Pandas is widely popular in python community . Inbuilt support for numpy is a big advantage for Pandas. It is written in Python and Cython and hence has best of both worlds of high level and low level language.

Benefits of Pandas:

  1. Projection - creating subset of dataset df['Age, 'Name']
  2. Filtering - On rows instead of column  df[df['Age]>21]
  3. Joins
  4. Concatenation
  5. Aggregations

Eager Execution: Pandas uses something called eager execution and any transformation to DataFrame is performed immediately. Though it's good thing to have results right away while in development mode, this hurts the performance badly in production.

Benefits of PySpark:

Apart from providing out of the box benefits that Pandas provides, PySpark uses lazy execution like traditional SQL languages and hence delays the execution by forming a pipeline of events from the event tree and finally performs the operations at a later stage.

Tensorflow uses both and advices to use eager execution only for the time of development

Drawbacks of Pandas

Processing: Pandas is single threaded and Dask tries to overcome this by reimplementing the Pandas API.

Scalability: Pandas requires all data to fit into the memory. It can not use local hard disk or distributed cluster for processing data

How PySpark overcomes Pandas drawbacks.

Spark was mainly focused at providing better alternate to Hadoop MapReduce. It is built to scale with number of rows and not columns. Hence rows and columns can not be used interchangeably, unlike pandas, but that gives it the power to scale processing and transformation to a very large amount of data. Spark supports nested schema which is the first choice for data in JSON and Avro formats.
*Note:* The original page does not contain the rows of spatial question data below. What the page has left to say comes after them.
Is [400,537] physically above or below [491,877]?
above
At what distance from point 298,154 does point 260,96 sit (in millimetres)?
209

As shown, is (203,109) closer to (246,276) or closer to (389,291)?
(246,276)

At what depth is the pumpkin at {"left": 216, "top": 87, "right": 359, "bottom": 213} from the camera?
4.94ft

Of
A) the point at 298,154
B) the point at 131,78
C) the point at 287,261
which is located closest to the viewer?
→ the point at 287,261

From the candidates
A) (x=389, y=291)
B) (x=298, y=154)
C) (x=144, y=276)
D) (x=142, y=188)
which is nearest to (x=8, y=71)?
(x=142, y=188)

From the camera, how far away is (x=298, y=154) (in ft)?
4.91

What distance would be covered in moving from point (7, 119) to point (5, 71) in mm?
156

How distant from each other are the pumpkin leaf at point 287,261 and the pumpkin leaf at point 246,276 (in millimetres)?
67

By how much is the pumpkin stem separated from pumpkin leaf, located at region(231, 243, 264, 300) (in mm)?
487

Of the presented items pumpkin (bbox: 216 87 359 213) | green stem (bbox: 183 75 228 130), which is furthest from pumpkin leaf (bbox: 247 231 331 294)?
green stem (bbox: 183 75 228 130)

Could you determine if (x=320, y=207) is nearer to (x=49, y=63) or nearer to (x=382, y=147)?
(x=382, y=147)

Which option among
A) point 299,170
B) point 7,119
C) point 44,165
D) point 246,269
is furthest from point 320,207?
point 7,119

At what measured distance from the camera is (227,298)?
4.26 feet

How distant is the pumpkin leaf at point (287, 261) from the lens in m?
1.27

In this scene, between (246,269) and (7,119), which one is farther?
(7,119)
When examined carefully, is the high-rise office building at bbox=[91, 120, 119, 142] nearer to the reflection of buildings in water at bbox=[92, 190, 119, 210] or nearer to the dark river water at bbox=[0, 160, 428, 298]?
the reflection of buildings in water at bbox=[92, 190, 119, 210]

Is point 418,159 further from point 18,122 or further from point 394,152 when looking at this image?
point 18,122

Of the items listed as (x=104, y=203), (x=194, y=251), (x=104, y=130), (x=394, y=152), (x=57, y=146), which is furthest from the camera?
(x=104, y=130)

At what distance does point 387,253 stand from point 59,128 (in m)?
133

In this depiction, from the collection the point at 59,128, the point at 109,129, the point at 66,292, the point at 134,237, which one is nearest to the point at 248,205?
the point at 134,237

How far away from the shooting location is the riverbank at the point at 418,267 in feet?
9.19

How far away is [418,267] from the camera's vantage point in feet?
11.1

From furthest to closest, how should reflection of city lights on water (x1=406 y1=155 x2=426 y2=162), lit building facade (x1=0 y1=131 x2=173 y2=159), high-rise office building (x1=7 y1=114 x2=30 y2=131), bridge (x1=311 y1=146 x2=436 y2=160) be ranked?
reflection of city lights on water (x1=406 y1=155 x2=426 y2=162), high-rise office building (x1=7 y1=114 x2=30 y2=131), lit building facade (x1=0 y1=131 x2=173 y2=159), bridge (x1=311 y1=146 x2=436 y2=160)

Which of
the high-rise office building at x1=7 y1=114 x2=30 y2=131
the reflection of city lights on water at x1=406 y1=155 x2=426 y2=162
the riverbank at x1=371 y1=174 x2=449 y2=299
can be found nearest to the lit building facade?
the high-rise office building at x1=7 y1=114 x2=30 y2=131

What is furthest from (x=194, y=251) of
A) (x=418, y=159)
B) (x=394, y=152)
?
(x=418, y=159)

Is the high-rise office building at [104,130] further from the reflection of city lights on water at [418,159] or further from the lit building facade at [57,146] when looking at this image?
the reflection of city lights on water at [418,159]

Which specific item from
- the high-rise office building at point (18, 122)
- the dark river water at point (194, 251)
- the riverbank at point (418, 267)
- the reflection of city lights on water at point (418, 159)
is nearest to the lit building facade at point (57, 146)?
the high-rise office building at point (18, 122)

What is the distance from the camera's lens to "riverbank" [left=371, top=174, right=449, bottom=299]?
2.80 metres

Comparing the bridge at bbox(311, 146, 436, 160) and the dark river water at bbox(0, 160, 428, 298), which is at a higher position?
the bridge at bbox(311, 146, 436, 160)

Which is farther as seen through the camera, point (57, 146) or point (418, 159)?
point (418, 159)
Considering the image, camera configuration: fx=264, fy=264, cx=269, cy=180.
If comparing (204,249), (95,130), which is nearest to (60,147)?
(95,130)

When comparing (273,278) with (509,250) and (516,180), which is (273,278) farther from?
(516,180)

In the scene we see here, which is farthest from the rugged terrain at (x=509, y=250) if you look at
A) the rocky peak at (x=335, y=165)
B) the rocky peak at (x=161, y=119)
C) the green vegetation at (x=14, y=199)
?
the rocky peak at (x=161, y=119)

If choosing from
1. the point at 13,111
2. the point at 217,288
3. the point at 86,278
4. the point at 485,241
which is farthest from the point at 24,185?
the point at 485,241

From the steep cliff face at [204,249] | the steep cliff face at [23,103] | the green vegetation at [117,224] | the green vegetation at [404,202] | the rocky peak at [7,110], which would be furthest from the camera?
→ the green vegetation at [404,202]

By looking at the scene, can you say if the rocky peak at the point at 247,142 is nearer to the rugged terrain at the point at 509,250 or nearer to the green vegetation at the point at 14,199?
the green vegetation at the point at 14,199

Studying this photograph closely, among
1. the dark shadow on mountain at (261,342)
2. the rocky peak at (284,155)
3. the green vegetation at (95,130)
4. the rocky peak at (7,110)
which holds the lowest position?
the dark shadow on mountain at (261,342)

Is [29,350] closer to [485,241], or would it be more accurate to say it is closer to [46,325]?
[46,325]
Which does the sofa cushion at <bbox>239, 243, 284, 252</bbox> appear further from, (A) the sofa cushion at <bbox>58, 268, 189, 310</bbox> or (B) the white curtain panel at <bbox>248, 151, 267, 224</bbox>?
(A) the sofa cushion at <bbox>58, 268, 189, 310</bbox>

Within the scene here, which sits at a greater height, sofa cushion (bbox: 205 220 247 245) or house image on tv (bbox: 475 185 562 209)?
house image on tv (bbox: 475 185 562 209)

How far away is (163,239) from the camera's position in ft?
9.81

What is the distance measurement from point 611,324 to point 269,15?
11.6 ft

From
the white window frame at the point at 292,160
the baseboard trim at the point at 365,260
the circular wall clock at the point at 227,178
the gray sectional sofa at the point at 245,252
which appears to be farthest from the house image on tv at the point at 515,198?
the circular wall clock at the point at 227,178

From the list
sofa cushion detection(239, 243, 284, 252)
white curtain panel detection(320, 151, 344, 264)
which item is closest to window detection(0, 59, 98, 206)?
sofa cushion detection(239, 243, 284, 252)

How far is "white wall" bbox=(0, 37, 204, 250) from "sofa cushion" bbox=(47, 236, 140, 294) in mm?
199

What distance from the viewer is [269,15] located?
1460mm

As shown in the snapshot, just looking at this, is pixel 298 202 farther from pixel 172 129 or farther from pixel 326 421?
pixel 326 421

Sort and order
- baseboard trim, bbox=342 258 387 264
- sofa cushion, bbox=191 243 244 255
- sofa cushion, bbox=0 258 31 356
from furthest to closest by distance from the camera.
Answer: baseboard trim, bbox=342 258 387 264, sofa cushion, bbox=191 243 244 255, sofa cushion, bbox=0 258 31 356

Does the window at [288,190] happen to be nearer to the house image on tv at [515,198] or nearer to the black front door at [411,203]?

In contrast to Pandas, Spark uses a lazy execution model. This means that when you apply some transformation to a DataFrame, the data is not processed immediately. Instead your transformation is recorded in a logical execution plan, which essentially is a graph where nodes represent operations (like reading data or applying a transformation). Spark then will start to work, when the result of all transformation is required — for example when you want to display some records on the console or when you write the results into a file.
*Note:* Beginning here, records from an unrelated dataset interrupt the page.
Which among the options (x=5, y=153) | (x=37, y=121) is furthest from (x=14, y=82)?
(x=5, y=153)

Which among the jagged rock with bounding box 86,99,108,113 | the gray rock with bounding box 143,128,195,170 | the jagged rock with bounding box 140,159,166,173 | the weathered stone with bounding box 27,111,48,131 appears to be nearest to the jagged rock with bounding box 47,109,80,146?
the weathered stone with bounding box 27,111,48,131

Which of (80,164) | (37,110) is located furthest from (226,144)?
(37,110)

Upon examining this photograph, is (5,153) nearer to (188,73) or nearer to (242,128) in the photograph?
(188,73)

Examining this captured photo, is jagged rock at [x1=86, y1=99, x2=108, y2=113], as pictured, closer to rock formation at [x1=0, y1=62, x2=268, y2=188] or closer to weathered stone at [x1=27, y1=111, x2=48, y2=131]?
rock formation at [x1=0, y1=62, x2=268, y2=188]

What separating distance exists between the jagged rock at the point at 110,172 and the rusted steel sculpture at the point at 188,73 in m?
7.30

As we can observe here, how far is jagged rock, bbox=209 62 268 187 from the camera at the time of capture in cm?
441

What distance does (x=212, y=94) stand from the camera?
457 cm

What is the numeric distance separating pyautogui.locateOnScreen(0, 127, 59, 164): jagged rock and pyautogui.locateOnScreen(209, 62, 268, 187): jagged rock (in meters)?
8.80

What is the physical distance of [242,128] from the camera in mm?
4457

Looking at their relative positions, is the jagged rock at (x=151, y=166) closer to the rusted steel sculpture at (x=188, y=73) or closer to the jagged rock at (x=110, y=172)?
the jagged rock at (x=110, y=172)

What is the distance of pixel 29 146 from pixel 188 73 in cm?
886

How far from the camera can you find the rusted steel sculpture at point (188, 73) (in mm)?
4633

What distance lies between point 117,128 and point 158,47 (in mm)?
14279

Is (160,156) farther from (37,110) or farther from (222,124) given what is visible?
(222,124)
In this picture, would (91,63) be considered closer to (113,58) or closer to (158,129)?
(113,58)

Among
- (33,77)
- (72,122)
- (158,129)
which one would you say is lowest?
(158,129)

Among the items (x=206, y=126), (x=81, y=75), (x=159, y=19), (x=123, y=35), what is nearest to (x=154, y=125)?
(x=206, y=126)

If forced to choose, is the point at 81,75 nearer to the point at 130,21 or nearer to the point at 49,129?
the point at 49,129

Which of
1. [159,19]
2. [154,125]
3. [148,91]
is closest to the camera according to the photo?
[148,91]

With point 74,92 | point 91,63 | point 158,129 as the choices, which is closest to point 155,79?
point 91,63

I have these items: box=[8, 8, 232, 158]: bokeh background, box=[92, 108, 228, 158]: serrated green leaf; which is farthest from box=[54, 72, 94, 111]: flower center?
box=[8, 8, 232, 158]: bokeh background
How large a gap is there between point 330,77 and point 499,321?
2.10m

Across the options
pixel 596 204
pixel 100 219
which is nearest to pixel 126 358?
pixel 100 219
Internally Spark uses the following stages:

  1. A logical execution plan is created from the transformations specified by the developer
  2. Then an analyzed execution plan is derived where all column names and external references to data sources are checked and resolved
  3. This plan then is transformed into an optimized execution plan by iteratively applying available optimization strategies. For example filter operations are pushed as near as possible to the data sources in order to reduce the number of records as early as possible. But there are many more optimizations.
  4. Finally the result of the previous step is transformed into a physical execution plan where transformations are pipelined together into so called stages.
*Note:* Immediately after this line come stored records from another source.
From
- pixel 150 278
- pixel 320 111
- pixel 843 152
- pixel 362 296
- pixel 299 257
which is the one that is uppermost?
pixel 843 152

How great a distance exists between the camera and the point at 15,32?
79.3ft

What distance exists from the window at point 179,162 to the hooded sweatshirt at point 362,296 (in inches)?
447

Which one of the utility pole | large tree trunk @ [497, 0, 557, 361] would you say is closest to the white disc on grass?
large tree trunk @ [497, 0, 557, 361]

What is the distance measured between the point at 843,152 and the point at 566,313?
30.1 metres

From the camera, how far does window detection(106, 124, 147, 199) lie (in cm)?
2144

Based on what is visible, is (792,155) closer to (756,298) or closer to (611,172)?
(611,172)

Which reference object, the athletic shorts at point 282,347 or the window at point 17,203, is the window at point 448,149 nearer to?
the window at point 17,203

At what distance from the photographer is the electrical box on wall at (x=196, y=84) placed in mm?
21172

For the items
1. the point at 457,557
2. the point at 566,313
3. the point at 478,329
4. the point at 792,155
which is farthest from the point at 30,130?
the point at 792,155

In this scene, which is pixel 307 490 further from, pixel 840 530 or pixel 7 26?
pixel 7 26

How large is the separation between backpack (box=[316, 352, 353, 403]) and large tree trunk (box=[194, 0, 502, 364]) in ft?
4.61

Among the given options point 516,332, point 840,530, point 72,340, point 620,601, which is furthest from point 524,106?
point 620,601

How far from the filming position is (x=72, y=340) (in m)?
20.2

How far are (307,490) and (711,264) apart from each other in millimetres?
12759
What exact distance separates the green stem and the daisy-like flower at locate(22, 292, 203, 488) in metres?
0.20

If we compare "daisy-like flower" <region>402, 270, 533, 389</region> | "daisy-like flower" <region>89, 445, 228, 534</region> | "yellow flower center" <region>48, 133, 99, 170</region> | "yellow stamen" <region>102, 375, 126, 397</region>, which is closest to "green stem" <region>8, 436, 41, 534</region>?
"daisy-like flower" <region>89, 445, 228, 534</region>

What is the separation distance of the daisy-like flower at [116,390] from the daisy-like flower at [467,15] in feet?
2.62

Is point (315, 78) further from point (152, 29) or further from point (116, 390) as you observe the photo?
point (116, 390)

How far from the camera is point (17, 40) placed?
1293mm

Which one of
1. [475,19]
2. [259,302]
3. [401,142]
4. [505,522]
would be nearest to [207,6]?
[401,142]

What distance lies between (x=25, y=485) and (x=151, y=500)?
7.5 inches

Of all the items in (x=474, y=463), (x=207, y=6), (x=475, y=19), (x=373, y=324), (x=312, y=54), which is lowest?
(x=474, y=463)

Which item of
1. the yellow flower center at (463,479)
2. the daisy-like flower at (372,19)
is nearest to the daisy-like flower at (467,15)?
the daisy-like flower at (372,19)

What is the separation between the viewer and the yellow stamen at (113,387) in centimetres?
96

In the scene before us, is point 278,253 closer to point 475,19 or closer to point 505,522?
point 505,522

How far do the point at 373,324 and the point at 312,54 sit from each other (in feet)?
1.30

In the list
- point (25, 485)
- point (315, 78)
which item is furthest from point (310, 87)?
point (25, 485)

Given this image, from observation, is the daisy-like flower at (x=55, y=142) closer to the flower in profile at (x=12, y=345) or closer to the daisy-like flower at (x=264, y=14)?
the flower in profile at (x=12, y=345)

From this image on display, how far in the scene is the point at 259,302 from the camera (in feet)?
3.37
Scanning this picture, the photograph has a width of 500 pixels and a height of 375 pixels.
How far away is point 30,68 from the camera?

Just to be complete, the physical execution plan then is split up along the data into so called tasks, which then can be executed in parallel and distributed by the machines in the cluster.

Spark also scales very well with huge amounts of data. It does not only scale via multiple machines in a cluster, but the ability to spill intermediate results to disk is at the core of the design of Spark. Therefore Spark is almost never limited by the total amount of main memory, but only by the total amount of available disk space.

Below is a Colab which uses PySpark for processing and model generation

Conclusion

Like Pandas, Spark is a very versatile tool for manipulating large amounts of data. While Pandas surpasses Spark at its reshaping capabilities, Spark excels at working with really huge data sets by making use of disk space in addition to RAM and by scaling to multiple CPU cores, multiple processes and multiple machines in a cluster.

As long as your data has a fixed schema (i.e. no new columns are added every day), Spark will be able to handle it, even if it contains hundreds of billions of rows. This scalability together with the availability of connectors to almost any storage system (i.e. remote filesystem, databases, etc) make Spark a wonderful tool for Big Data engineering and data integration tasks.